- [Quoted passage]
****************
Thanks a lot Annika for your explanation with links. We'll check that out.
And thanks to Charlie too.
Best regards,
Elisabeth
Le lun. 11 mars 2024 à 10:32, Charlie Hull
a écrit :
> Hi Annika,
>
> Glad you like Bertrand's Haystack presentation! My colleague Daniel
> Wrigley recently wrote an overview blog on synonyms here
>
> https://opensourceconnections.com/blog/2023/03/29/applying-synonyms-types-strategies-tools-and-a-glimpse-into-the-future/
> which links to several other synonym blogs on our site.
>
> Best
>
> Charlie
>
> On 08/03/2024 15:09, Annika Gable wrote:
> > Hi Mikhail, Elisabeth, and Atin,
> >
> > Thank you for your inputs. After working on this issue for days, I
> finally
> > found the main culprits, and I've taken the following steps:
> >
> > 1. Doing synonym expansion only at query-time, not at index time, in
> order
> > to get correct multi-word synonyms.
****************
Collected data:

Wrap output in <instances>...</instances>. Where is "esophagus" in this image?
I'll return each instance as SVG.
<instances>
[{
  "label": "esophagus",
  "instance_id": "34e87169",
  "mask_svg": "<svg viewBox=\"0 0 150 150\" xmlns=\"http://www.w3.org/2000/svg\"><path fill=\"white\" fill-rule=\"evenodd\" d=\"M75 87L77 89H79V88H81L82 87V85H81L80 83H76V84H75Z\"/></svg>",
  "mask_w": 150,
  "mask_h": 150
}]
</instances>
****************
- [The tasks]
- A) In the synonyms thread, who wrote the overview blog on synonyms that Charlie links to?
- B) Please give only the number of lines in the listing that contain the string "esophagus", treating case as significant.

- [Task solutions]
- A) Daniel Wrigley, Charlie's colleague.

- B) 2